◆ Description of the task:
Reproduce each line from the records that holds "nettbutikk".

[Dataset entries]
********************

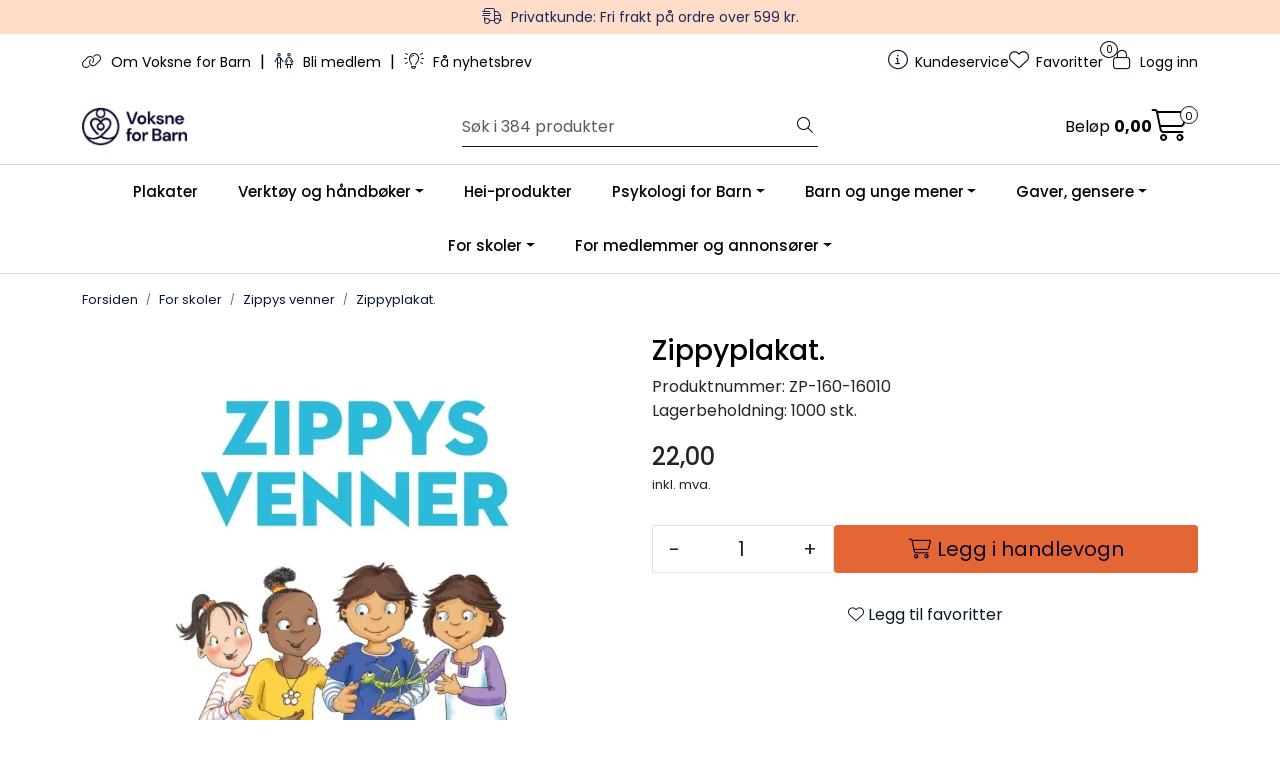

--- FILE ---
content_type: text/html;charset=UTF-8
request_url: https://butikk.vfb.no/ajax?action=checkPrice&pid=10142&qty=1&_=1768666534624
body_size: 132
content:
        

    
    
    
    
    
    
    
    
    
    
                                      {"status":"OK","body":{"current-raw":"22.0","current":"22,00","currency":"NOK","id":"10142"}}
        
            
    
    
    
    
    
    
    
    
    
    
    
    
    
    
    
    
    
    
    
    
    
    
    
    
    
    
    
    
    
    
    
    
    
    
    
    
    
    
    
    
    
    
    
    
    
    
    
    
    
    

--- FILE ---
content_type: text/html;charset=UTF-8
request_url: https://butikk.vfb.no/ajax?action=getProductGallery&id=10142&thumbPosition=below
body_size: 470
content:
        

    
    
    
    
    
    
    
    
    
    
             
            
    
    
    
    
    
    
    
    
    
    
    
    
    
    
    
    
    
    
    
    
    
    
    
    
    
    
    
    
                     
<!-- START /ajax/getProductGallery -->


         
<!-- START /modules/components/product-labels -->


<!-- END /modules/components/product-labels -->



    
    
    <div id="main-carousel" class="owl-carousel below" data-slider-id="1">
        <div class="item">
            <a href="https://res.cloudinary.com/nettbutikk/image/upload/c_limit,d_standard_placeholder.png,f_auto,h_1600,q_auto,w_1600/v1686902371/p_ZP-160-16010_default_1" data-fancybox="gallery">
                <picture>
                    <source media="(max-width: 420px)" srcset="https://res.cloudinary.com/nettbutikk/image/upload/c_limit,d_standard_placeholder.png,f_auto,h_350,q_auto,w_350/v1686902371/p_ZP-160-16010_default_1">
                    <img src="https://res.cloudinary.com/nettbutikk/image/upload/c_limit,d_standard_placeholder.png,f_auto,h_650,q_auto,w_650/v1686902371/p_ZP-160-16010_default_1" alt="Zippyplakat." class="img-fluid img-thumbnail" itemprop="image" height="650" width="650">
                </picture>
            </a>

                    </div>

            </div>

    
<!-- END /modules/components/product-labels -->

********************

◆ Solution to this exercise:
            <a href="https://res.cloudinary.com/nettbutikk/image/upload/c_limit,d_standard_placeholder.png,f_auto,h_1600,q_auto,w_1600/v1686902371/p_ZP-160-16010_default_1" data-fancybox="gallery">
                    <source media="(max-width: 420px)" srcset="https://res.cloudinary.com/nettbutikk/image/upload/c_limit,d_standard_placeholder.png,f_auto,h_350,q_auto,w_350/v1686902371/p_ZP-160-16010_default_1">
                    <img src="https://res.cloudinary.com/nettbutikk/image/upload/c_limit,d_standard_placeholder.png,f_auto,h_650,q_auto,w_650/v1686902371/p_ZP-160-16010_default_1" alt="Zippyplakat." class="img-fluid img-thumbnail" itemprop="image" height="650" width="650">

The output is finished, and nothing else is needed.